When a child becomes ill or is injured while in your care, take immediate action. Children who become ill while in your care should be isolated from the rest of the group. Have them lie down in a quiet space away from the other children, but within view of the staff. Staff must supervise ill children at all times. Contact the parents to come pick up their child.
It goes without saying - but I'll say it anyway: you must call an ambulance any time a child seems to have broken a bone, suffered a concussion, has a very high fever, has a seizure, or stops breathing. Perform emergency first aid after dialing 911.
Your other responsibilities include the following:
- Keep a confidential, individualized, written record in the child’s file that includes the date of an illness or injury, treatment provided and names of staff providing the treatment.
- If you suspect the child has a communicable disease, remember to sanitize all equipment that the ill child used.
- If an injury or illness results in a visit to the child’s doctor and includes casting, stitches, or hospitalization, you are required to notify your child care licensor.
- Notify all parents in writing when their children have been exposed to infectious diseases or parasites. The notification may be either a letter to families or posting for all in a visible location.

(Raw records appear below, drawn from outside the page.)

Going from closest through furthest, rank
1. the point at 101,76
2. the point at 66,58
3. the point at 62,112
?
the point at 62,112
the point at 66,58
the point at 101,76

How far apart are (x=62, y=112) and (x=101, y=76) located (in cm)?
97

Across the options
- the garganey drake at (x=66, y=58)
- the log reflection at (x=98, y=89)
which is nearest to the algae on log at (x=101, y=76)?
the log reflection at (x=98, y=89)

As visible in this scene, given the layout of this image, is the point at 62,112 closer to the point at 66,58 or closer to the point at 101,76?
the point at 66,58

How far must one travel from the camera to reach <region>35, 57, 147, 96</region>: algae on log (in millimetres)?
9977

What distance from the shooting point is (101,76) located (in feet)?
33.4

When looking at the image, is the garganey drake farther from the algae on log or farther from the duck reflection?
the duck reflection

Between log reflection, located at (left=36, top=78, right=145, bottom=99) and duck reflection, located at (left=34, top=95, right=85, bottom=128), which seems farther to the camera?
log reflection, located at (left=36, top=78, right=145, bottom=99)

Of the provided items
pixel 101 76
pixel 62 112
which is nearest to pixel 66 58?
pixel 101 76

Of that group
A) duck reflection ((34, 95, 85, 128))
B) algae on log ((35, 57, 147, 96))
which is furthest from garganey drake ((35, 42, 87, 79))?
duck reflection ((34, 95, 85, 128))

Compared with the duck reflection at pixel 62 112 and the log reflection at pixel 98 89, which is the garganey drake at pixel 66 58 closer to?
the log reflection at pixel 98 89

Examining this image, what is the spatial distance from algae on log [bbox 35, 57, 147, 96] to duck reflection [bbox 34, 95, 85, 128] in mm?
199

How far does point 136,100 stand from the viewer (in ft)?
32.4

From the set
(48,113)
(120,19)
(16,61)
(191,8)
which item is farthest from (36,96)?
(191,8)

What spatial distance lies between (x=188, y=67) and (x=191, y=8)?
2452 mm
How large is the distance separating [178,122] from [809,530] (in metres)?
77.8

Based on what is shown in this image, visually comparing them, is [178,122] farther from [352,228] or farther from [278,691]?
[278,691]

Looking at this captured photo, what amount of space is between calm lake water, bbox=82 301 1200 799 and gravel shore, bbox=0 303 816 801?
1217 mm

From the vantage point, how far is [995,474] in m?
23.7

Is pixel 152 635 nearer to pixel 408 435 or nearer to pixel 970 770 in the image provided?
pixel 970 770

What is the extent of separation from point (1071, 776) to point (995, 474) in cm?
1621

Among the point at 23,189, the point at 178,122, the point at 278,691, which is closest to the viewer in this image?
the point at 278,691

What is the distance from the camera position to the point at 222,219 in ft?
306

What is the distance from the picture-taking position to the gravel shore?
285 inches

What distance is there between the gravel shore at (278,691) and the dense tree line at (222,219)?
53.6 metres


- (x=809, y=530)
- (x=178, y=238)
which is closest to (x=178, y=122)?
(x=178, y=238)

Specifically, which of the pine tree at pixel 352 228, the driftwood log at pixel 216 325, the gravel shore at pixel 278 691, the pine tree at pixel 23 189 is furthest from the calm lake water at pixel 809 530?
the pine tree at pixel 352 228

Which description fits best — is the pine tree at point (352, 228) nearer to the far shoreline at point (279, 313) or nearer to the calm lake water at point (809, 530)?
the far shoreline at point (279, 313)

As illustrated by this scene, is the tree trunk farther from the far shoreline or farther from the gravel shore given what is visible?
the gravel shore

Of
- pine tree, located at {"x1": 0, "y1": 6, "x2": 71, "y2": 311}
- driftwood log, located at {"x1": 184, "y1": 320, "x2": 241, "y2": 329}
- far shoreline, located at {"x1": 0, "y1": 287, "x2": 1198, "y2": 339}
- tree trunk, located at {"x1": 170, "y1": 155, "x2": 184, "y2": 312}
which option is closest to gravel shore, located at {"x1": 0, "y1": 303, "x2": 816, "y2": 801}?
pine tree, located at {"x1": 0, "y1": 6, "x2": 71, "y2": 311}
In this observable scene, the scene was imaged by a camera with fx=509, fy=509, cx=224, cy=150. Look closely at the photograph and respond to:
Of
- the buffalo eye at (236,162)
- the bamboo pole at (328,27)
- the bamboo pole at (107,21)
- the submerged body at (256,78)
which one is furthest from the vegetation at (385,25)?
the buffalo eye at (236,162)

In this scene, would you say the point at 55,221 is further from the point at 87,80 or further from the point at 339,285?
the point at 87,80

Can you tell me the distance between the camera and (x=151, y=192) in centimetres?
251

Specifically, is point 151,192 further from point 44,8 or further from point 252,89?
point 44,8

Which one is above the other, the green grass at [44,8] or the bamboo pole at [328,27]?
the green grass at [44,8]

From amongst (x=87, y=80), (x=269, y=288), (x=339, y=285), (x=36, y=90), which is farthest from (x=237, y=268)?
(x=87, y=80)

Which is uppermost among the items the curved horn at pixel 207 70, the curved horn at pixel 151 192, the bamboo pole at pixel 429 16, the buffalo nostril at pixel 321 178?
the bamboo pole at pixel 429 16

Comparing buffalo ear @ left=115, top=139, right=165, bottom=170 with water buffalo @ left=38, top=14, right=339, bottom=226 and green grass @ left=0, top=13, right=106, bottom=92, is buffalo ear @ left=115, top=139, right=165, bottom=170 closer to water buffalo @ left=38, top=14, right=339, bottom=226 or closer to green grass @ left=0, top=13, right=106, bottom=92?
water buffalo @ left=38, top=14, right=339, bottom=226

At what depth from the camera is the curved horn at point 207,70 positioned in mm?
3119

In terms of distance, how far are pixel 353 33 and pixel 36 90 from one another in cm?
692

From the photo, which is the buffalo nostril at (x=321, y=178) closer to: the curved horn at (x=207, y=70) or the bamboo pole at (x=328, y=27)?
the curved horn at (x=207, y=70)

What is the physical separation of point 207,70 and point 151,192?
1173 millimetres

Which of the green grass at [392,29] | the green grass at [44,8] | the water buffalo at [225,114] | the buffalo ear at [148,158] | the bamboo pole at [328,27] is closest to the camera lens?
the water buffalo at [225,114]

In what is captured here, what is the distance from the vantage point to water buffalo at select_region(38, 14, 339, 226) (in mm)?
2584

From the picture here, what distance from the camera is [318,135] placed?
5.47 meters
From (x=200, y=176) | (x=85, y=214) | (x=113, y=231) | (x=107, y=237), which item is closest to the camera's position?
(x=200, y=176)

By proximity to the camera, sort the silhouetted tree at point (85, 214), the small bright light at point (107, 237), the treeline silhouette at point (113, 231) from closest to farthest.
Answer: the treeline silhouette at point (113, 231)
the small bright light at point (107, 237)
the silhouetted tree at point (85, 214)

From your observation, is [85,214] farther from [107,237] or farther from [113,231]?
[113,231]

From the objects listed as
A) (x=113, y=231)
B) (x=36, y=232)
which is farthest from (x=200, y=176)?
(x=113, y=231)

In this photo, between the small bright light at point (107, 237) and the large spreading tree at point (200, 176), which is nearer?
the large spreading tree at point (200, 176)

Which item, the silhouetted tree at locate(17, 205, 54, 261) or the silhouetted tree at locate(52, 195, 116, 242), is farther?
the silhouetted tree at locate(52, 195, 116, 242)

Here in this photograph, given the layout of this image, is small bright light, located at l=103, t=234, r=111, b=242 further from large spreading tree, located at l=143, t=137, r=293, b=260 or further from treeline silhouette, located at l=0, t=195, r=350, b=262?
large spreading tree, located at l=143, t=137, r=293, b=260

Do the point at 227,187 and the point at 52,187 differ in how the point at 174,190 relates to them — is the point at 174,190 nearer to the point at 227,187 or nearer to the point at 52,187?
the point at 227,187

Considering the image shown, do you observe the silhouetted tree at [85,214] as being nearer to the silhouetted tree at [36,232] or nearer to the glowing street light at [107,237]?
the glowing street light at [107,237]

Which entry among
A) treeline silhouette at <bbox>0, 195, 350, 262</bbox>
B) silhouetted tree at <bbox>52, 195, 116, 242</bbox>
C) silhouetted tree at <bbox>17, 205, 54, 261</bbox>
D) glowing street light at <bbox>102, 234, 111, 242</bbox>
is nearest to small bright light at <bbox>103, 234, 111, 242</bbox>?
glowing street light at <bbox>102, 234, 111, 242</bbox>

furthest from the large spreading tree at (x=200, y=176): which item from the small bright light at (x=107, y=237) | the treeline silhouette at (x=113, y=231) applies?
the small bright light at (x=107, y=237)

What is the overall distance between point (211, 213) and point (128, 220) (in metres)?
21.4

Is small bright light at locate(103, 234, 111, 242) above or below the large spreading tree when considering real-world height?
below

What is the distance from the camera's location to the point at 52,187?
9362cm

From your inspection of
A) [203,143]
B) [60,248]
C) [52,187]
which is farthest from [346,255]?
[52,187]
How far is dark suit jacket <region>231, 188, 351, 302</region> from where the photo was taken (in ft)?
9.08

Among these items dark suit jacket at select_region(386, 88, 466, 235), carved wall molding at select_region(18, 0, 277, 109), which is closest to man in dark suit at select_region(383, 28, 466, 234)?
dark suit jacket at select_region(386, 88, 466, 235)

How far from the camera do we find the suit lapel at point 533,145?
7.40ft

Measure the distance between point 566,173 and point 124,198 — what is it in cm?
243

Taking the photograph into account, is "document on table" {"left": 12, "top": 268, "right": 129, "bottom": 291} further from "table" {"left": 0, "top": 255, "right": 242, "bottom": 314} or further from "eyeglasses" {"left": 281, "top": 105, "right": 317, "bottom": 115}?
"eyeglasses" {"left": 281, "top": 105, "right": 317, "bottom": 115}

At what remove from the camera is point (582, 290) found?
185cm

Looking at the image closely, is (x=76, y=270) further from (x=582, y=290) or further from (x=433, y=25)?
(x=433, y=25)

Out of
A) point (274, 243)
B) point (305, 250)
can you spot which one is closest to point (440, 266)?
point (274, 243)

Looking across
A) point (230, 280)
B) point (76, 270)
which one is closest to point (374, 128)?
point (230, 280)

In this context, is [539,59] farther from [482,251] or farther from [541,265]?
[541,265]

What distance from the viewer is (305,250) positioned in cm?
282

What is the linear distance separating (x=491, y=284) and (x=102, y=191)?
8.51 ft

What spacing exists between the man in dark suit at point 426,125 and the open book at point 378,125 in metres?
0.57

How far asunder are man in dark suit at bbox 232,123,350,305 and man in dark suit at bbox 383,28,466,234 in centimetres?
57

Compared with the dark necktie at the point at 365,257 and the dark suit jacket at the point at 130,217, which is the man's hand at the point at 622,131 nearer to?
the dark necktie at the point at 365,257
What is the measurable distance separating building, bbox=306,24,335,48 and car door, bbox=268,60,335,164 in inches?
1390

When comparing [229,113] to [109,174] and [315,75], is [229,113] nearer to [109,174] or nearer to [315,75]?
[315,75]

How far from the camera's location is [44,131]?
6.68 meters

One common problem is difficulty in reaching parents when an illness or injury happens at child care. Make certain that you have on file an Emergency Contact card for each child in your care, with phone numbers and a designated emergency contact. In addition, require families to sign a Medical Emergency Authorization form upon enrollment so medical personnel can help a child without parents' specific consent. Do not permit any child to stay in your center for even an hour without this form on file.
No matter where your center is located, disaster can strike. It can come in the form of a tornado or earthquake, a flood or snowstorm, a fire, a police lockdown, or any of a host of other unforeseen events. You must be prepared for anything.
Your center should have an emergency response plan in place. This plan should spell out
- What you will do if families are not able to get to their children for two or three days
- Who is designated to be responsible for each part of the plan
- Procedures for accounting for all children and staff during and after the emergency, including location of daily attendance lists.
- Plans for evacuation of children, including evacuation of babies and others who are unable to walk on their own.
- Plans for meeting after the emergency
- Accommodations for children with special needs
- Plans for contacting parents, transporting and providing for children, including a quickly accessible file with parents' contact information.
Your center should stage quarterly disaster drills for children and staff. Written documentation of these drills should be on file.
Your good imagination and your ability to easily imagine the worst when it comes to children, is helpful in planning for emergencies. Know what you will do. Mentally rehearse things often.